**POLECENIE:** Dopisz dalszy ciąg wpisów kondolencyjnych po śmierci Krzysia, zaczynając od miejsca po ostatnim zdaniu tekstu.

**FRAGMENT TEKSTU:**
+ + + + +

47 responses

  1. Teraz w lepszym świecie, bez cierpienia, bez bólu…Spoglądasz w dół na swoich bliskich i otaczasz maleńkimi skrzydełkami chronisz Ich … Spij Kochany Aniołku

    • Śpij spokojnie Kochany Aniołku! 😦 czuwaj nad swoimi Cudownymi Rodzicami, którzy bardzo Cię kochają i przekazali Nam wszystkim OGROMNĄ LEKCJĘ MIŁOŚCI!! Michale i Aniu trzymajcie się!! Bardzo Wam współczuję i obiecuję modlitwę za Waszego Dzielnego Rycerzyka!!

      „Siedzi aniołek wśród gwiazd miliona
      I patrzy na Ciebie Matko zamyślona
      Patrzy jak płaczesz po kątach skrycie
      Jak starasz się na nowo ułożyć swe życie
      Jak walczysz z trudami dnia codziennego
      I jak tęsknisz do Dziecka, do Synka swojego
      Nie płacz kochana Mamo
      Ja patrzę na Ciebie co rano.
      Jak tylko oczka otworzę
      I skrzydła anielskie rozłożę
      To zaraz lecę do Ciebie
      Pomimo, że jestem tu- w Niebie
      Lecę, by Ciebie utulić,
      Do serca mego przytulić
      Głaskać Twe włosy rozwiane
      I skleić serce złamane.
      I znajdziesz mnie w listku na drzewie
      I wiatru ciepłym powiewie
      I w jasnym słońca promieniu
      I w ptaku co siadł na ramieniu.
      W tatrach i szumie morza
      W tęczy łuku, barwnym jak zorza
      W tatusia czułym uścisku
      Bo jestem tak bardzo blisko…
      I śpiewam Ci liści szelestem
      I kocham – przy Tobie jestem
      W zachodzie i wschodzie słońca
      Ja będę z Tobą do końca…”

  2. Kochani Rodzice Krzysiulka,

    W tym trudnym dniu, jestem z Państwem myślami. Wiem, co Państwo przeżywacie i wiem, że żadne słowa nie dadzą ukojenia.

    Mam do Państwa ogromny szacunek i ogromny podziw.

    Jesteśmy sobie nieznanymi ludzi, ale dzisiaj jestem przy Was.

    Monika

  3. Krzyś zyje w naszych sercach i na zawsze w nich pozostanie.Dziekujemy mu za to ze nauczyl nas wszystkich pokory, wspólczucia a przede wszystkim poglębil nasza milość.DZIĘKUJEMY CI NASZ DZIELNY BOHATERZE.

  4. Brak słów…siedze,pustka w głowie i nie wiem co napisać.Żal ściska za serducho a łzy lecą po policzkach:(
    Kochani,tak poprostu…dużo sił i trzymajcie się!!!
    Krzyś odeszedł po to by żyć i tym razem będzie żyć wiecznie.

  5. Spokojnych snów Aniołku [*]
    Wyrazy współczucia dla Rodziców i bliskich.
    Dziękuję Wam za lekcję miłości, wiary, pokory. Wielki szacunek dla Was Rodzice.

+ + + + +

**Fragment zbioru danych:**
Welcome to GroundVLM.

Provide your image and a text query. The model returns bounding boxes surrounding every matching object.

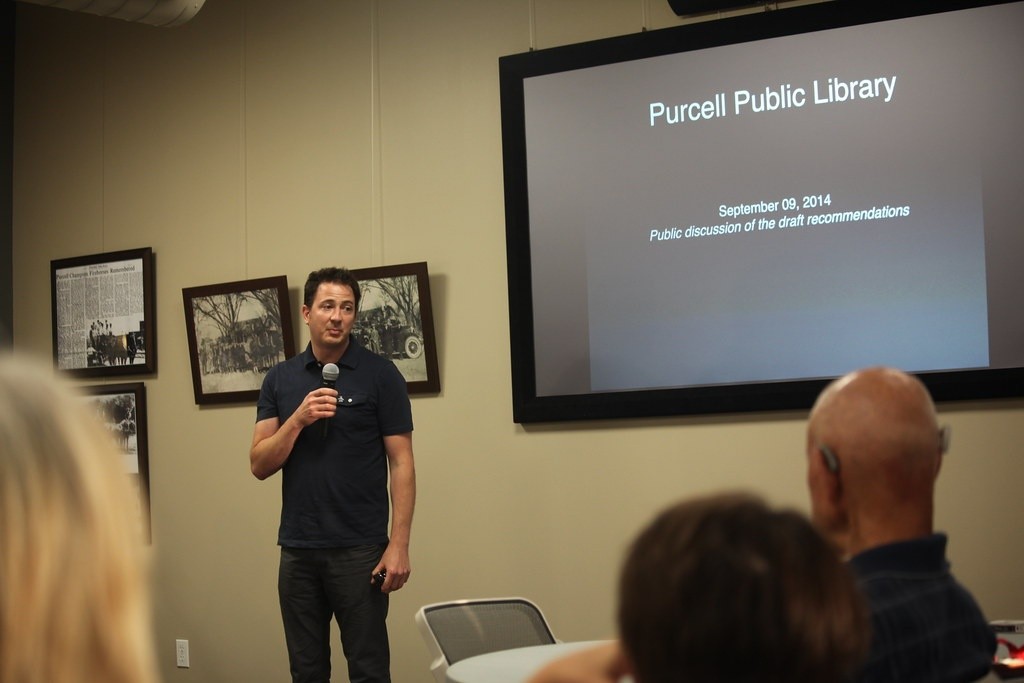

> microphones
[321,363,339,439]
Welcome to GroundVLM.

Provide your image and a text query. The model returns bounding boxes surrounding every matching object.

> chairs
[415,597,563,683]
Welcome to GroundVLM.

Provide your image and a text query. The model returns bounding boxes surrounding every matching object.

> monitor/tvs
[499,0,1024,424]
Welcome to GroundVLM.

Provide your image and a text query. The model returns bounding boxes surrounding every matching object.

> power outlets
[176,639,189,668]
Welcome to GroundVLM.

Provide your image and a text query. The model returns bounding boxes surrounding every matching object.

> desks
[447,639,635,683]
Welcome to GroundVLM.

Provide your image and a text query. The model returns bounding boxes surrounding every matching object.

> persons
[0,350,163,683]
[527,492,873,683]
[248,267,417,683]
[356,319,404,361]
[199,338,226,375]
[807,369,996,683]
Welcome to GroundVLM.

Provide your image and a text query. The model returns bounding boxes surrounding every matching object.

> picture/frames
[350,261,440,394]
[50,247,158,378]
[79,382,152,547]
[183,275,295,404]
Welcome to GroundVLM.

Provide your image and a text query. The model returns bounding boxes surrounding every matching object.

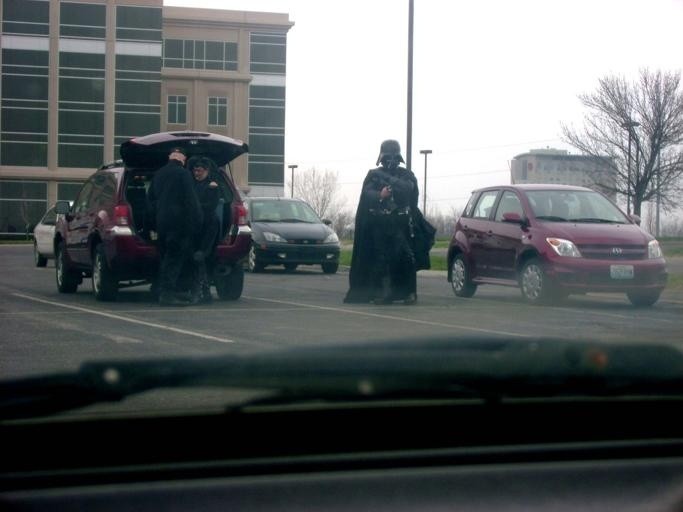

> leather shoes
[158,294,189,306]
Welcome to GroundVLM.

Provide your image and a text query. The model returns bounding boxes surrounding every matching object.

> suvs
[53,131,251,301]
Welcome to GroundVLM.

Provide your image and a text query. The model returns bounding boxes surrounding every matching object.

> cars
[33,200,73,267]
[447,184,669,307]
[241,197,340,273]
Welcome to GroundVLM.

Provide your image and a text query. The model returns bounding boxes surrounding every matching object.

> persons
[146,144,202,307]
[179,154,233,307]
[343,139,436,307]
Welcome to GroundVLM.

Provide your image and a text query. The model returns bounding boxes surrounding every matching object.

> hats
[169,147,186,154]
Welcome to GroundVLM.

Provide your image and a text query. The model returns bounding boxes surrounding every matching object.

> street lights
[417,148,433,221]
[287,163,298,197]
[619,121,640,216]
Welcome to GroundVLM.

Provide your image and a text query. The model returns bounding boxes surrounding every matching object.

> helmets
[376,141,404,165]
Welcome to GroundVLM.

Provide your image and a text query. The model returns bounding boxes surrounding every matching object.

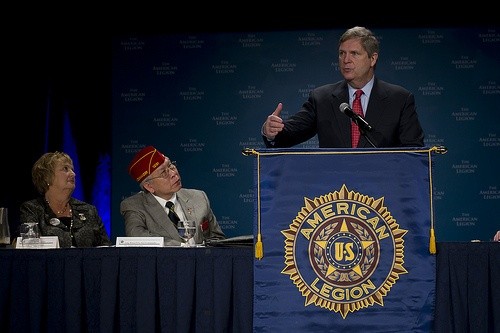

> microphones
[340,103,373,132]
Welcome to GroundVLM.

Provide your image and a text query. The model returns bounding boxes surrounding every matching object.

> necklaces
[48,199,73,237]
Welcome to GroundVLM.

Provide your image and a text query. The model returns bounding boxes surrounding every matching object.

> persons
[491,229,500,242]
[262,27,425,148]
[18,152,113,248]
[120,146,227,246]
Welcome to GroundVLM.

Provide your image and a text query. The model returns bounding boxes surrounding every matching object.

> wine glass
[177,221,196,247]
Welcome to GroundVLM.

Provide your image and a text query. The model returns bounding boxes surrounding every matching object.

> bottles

+ + + + +

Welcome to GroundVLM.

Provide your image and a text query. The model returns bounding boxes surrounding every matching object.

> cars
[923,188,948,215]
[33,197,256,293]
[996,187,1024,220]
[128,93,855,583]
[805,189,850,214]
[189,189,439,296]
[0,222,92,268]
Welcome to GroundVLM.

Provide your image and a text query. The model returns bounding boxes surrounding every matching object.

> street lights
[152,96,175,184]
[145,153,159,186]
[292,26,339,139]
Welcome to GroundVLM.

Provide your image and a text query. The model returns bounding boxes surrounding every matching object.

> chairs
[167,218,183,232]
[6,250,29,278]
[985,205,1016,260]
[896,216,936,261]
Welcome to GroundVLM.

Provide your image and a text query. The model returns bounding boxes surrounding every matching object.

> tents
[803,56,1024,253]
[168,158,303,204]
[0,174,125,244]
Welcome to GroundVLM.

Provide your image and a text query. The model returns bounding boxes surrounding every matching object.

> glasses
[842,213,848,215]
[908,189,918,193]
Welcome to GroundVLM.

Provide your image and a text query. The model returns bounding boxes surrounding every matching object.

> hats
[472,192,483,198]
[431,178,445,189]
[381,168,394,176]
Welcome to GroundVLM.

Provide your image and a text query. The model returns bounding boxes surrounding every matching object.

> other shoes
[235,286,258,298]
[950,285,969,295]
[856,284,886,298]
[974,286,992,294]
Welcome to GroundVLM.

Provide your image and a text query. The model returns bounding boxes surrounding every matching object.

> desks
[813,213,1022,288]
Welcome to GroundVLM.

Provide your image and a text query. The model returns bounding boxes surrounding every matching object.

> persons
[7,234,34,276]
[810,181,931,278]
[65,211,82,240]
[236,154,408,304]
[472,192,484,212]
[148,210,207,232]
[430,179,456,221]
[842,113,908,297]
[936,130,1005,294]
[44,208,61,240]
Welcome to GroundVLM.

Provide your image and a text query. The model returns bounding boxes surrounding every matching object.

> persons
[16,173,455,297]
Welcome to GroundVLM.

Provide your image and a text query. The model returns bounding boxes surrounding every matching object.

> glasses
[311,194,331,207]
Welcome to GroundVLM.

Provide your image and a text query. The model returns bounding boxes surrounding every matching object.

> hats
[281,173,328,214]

+ + + + +

**ODPOWIEDŹ:**
  6. Łzy same płyną z oczu ale Krzysio już pewnie jest szczęśliwy i nic go nie boli. Jesteśmy z wami całym sercem choć nigdy nie mogliśmy poznać tak sławnego rycerza!

  7. Drodzy Rodzice Krzysiulka,
    Trochę przez przypadek zaczęłam czytać Waszego bloga. Cały czas modliłam się za Waszą Rodzinę. Obiecuję Wam modlitwę za Was. Krzyś w dobrych ramionach Boga odpoczywa po ziemskim cierpieniu, ale Jego miłość otulac was będzie zawsze. Niech Bóg da Wam utulenie w bólu. Łączę się z Wami uwielbiając Boga za krótkie życie Waszego dzielnego Syneczka.

  8. Szczere wyrazy współczucia….
    Modlę się za Waszego Synka.
    A Wam dziękuję za pokazanie i uświadomienie jak wielkim Skarbem dla nas są nasze dzieci.

  9. Kochani,
    Myslami jestesmy z Wami! Krzys pozostanie na zawsze w sercach wszystkich, ktorzy go kochali, ktorzy go poznali, ktorzy o nim wiedzieli, ktorzy widzieli jego wzloty i upadki i znowu wzloty i teraz jeszcze ten jeden ostatni do nieba! A wszystko dzieki Wam, bo przez Krzysiowemaleconieco….

  10. Aniu i Michale bardzo Wam współczujemy. Jesteśmy całym sercem z Wami. Przez ten rok wszyscy Troje byliście bardzo dzielni. Teraz też będzie dla Was trudny okres, ale wierzę, że dacie wspólnie radę.

  11. [*] Choć nie było nam dane poznać Krzysiulka osobiście to jesteśmy z Wami sercem i wspieramy modlitwą. Napewno jest mu dobrze tam na Górze i spogląda na Was wesoło swoimi „koralikami”. Jesteście dla nas przykładem heroizmu i wytrwałości, za co chylimy wszyscy czoła

  12. Codziennie zaglądałam do Krzysia wraz z moją córeczką… będzie nam Go bardzo brak… Krzyś powiększył grono Aniołków… i teraz już nie cierpi, nic go nie boli, nie ma smutnych oczek… Dla Was-Rodziców był największym darem, dzięki któremu pokazaliście jak bardzo można kochać i być kochanym…. być Rodzicem….

  13. Nie ma słów , które w takich chwilach należałoby powiedzieć , napisać. Uczucia nie potrafią wtedy nic mówić. Nie sposób jednak nie powiedzieć , że Rodzicami jesteście przez duże R. Jesteśmy z Wami.

  14. Tak ogromnie bolesna wiadomość… Pokochałam Waszego dzielnego synka całym sercem. Jestem z Wami w bólu i modlę się do Krzysia o siły dla Was.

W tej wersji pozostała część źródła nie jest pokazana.